Enrolling in Benefits
Benefits coverage for active, regular full-time employees scheduled to work 30 hours or more per week begins on the first of the month following 60 days of hire, and you have 30 days to elect your benefits or make changes after a Qualified Life Event.
Eligible Dependents
When you enroll yourself in medical, dental, and/or vision coverage, you may also cover your eligible dependents, including:
- Your legal spouse or qualified domestic partner
- Children under the age of 26, regardless of student, dependency or marital status
- Children who are past the age of 26 and are fully dependent on you for support due to a mental or physical disability and who are indicated as such on your federal tax return.
Domestic Partner Coverage
Please note that unless your domestic partner is your tax dependent as defined by the IRS, contributions for domestic partner coverage must be made after-tax.

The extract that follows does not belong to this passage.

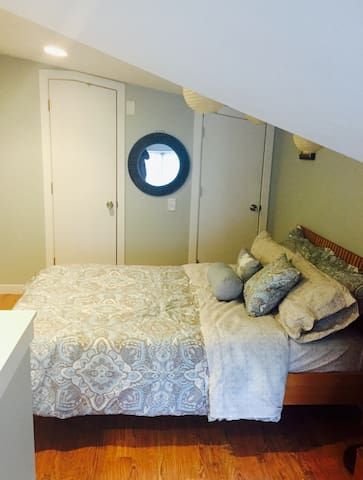 The upper loft master suite overlooks the kitchen  and has its own 1/2 bath.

Similarly, the company contribution toward coverage for your domestic partner and his/her dependents will be reported as taxable income on your W-2. Contact your tax advisor for more details on how this tax treatment applies to you. Notify LMI if your domestic partner is your tax dependent.
Making Changes After Open Enrollment
After Open Enrollment ends, you cannot change your benefits and will have to wait until the next Open Enrollment—unless you experience a Qualified Life Event (such as marriage, birth, or loss of coverage).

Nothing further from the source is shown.